As of July 2024, work is underway on the new airport terminal. The airport is slated for completion in February 2025.

== Terminals ==

A. N. R. Robinson International Airport has two terminals. The International Terminal was once both the regional and international passenger terminal for the airport but has been renovated to serve as an all-international terminal. It serves international cargo flights, general aviation and helicopter flights. It has seven aircraft parking positions. The Regional Terminal or North Terminal is the main passenger terminal for flights to and from the Caribbean and Trinidad. It handles all regional commercial and cargo passenger airline traffic. It has six aircraft parking positions.

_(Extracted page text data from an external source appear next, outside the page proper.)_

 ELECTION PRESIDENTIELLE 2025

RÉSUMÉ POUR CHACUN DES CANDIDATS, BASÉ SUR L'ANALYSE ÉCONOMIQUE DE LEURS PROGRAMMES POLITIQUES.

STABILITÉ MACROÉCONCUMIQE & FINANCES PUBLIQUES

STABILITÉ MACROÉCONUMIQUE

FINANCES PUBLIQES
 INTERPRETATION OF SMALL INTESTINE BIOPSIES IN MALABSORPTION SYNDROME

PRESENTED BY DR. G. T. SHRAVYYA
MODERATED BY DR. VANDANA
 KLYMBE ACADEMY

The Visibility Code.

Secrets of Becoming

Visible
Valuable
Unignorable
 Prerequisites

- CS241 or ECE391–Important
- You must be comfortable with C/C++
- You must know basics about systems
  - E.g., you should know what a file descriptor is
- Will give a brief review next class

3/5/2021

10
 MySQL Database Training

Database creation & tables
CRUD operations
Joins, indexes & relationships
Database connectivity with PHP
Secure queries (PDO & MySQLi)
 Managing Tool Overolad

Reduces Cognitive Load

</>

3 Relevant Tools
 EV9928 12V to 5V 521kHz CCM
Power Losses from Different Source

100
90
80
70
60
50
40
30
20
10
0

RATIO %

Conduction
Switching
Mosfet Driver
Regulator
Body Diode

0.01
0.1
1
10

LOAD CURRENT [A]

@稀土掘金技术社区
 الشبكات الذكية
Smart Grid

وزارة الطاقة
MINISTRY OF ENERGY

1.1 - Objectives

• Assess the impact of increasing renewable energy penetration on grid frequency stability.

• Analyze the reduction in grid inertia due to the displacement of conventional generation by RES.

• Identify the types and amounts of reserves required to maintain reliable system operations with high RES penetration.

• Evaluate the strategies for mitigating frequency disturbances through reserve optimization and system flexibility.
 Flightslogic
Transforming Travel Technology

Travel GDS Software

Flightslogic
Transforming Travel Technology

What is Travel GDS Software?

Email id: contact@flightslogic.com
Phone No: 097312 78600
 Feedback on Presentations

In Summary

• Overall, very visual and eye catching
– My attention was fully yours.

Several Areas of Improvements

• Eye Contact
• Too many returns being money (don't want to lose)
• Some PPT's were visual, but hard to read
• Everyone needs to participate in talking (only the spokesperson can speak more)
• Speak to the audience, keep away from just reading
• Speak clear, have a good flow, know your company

== Airlines and destinations ==

The following airlines operate regular scheduled and charter flights to and from Tobago:

| Airlines | Destinations |
|---|---|
| British Airways | London–Gatwick Seasonal: Barbados (begins 27 October 2026), St. Lucia–Hewanorra |
| Caribbean Airlines | Barbados, New York–JFK, Port of Spain |
| Condor | Seasonal: Frankfurt |

== Incidents and accidents ==

To date, there have been no serious air incidents at the airport. A number of minor situations have occurred, including:
- 2005 – Tobago Express Dash 8-300, departing from Crown Point International, made an emergency landing at Piarco International Airport after the nose wheel failed to deploy. No deaths.
- 2007 – In October, both Crown Point International and Piarco International Airport were shut down for at least 2 days due to failed negotiations with the airport staff for better working wages. All flights operated through Crown Point and Piarco were cancelled, severely disrupting passenger travel to Caribbean and international destinations.
- 2009 – Crown Point International and Piarco International Airports suffered massive delays and cancellations after aircraft fuel adulterated with sulphur was discovered, rendering the fuel unusable. Flights to and from both airports were either cancelled or rescheduled.
- 2011 – A. N. R. Robinson International Airport was shut down at 8 p.m. on 11 August 2011 due to a Virgin Atlantic Boeing 747-400, G-VXLG, flight VS52 destined for Gatwick, London, which inadvertently encroached on a section of the airport taxiway that was undergoing repairs and was lit in red. As a result of the encroachment, one of the tires on the aircraft was blown out and the aircraft was disabled. The airport was closed while normal operations were restored, and the 452 passengers on board the disabled aircraft were disembarked.